What to do: Each entry below is to be duplicated verbatim.

%%

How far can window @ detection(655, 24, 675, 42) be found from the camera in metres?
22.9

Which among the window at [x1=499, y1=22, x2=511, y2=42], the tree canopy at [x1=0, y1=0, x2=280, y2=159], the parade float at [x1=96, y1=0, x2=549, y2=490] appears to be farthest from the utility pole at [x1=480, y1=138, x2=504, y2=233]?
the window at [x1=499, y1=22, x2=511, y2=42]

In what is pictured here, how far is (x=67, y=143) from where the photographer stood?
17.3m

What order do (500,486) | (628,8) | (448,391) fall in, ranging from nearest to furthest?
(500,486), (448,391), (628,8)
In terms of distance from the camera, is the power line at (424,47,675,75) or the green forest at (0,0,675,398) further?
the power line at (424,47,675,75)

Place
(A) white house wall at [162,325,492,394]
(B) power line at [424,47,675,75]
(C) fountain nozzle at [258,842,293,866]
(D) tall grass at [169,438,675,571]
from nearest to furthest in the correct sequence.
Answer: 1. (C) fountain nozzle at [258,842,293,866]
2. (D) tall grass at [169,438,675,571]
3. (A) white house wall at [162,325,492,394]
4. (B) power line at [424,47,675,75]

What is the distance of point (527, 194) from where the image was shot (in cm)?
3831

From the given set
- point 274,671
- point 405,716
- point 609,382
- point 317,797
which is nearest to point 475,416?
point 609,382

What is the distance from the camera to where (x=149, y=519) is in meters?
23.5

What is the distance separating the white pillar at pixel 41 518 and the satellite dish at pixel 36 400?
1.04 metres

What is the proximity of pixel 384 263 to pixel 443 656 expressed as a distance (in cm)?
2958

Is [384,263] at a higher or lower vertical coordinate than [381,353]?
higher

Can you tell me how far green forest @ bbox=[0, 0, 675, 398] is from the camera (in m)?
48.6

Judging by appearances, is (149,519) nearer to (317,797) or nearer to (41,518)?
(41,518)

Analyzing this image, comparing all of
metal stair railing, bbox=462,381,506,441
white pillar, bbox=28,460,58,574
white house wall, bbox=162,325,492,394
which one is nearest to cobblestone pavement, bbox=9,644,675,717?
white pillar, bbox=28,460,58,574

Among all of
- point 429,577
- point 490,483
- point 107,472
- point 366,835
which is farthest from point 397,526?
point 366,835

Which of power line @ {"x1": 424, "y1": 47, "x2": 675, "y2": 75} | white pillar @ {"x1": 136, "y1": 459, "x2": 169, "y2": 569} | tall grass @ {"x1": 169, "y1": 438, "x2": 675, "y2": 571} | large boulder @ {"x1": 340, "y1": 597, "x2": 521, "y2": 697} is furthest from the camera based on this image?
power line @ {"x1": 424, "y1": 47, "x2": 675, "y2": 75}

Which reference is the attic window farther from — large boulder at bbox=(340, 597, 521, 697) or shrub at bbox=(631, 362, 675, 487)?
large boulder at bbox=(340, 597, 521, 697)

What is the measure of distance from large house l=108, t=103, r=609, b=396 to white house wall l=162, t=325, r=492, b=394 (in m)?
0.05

%%

Result of this exercise:
How far can window @ detection(655, 24, 675, 42) be found from the camera in metres?
22.9

Which among the window at [x1=499, y1=22, x2=511, y2=42], the tree canopy at [x1=0, y1=0, x2=280, y2=159], the parade float at [x1=96, y1=0, x2=549, y2=490] appears to be farthest from the utility pole at [x1=480, y1=138, x2=504, y2=233]?
the window at [x1=499, y1=22, x2=511, y2=42]

In what is pictured here, how far is (x=67, y=143) from where the photographer stood?
17.3m

What order do (500,486) | (628,8) | (448,391) fall in, ranging from nearest to furthest?
(500,486), (448,391), (628,8)
In terms of distance from the camera, is the power line at (424,47,675,75) or the green forest at (0,0,675,398) further?
the power line at (424,47,675,75)

Place
(A) white house wall at [162,325,492,394]
(B) power line at [424,47,675,75]
(C) fountain nozzle at [258,842,293,866]
(D) tall grass at [169,438,675,571]
from nearest to furthest in the correct sequence.
Answer: 1. (C) fountain nozzle at [258,842,293,866]
2. (D) tall grass at [169,438,675,571]
3. (A) white house wall at [162,325,492,394]
4. (B) power line at [424,47,675,75]

What is the distance of point (527, 194) from where the image was shot (in cm)?
3831

From the given set
- point 274,671
- point 405,716
- point 609,382
- point 317,797
which is nearest to point 475,416?
point 609,382

What is the distance from the camera to where (x=149, y=519) is in meters?
23.5

What is the distance separating the white pillar at pixel 41 518 and the satellite dish at pixel 36 400?
1.04 metres

What is the proximity of pixel 384 263 to pixel 443 656 expressed as a distance (in cm)?
2958

Is [384,263] at a higher or lower vertical coordinate than [381,353]?
higher

Can you tell me how far green forest @ bbox=[0, 0, 675, 398] is from the camera (in m)?
48.6

Judging by appearances, is (149,519) nearer to (317,797) or nearer to (41,518)?
(41,518)

Analyzing this image, comparing all of
metal stair railing, bbox=462,381,506,441
white pillar, bbox=28,460,58,574
white house wall, bbox=162,325,492,394
which one is nearest to cobblestone pavement, bbox=9,644,675,717?
white pillar, bbox=28,460,58,574

Among all of
- point 429,577
- point 490,483
- point 107,472
- point 366,835
which is farthest from point 397,526?
point 366,835

Which of power line @ {"x1": 424, "y1": 47, "x2": 675, "y2": 75} | white pillar @ {"x1": 136, "y1": 459, "x2": 169, "y2": 569} | tall grass @ {"x1": 169, "y1": 438, "x2": 675, "y2": 571} | large boulder @ {"x1": 340, "y1": 597, "x2": 521, "y2": 697} is furthest from the camera based on this image?
power line @ {"x1": 424, "y1": 47, "x2": 675, "y2": 75}

Which reference is the attic window farther from — large boulder at bbox=(340, 597, 521, 697) or shrub at bbox=(631, 362, 675, 487)?
large boulder at bbox=(340, 597, 521, 697)

What is the measure of distance from large house l=108, t=103, r=609, b=396 to white house wall l=162, t=325, r=492, b=394 (in m)?
0.05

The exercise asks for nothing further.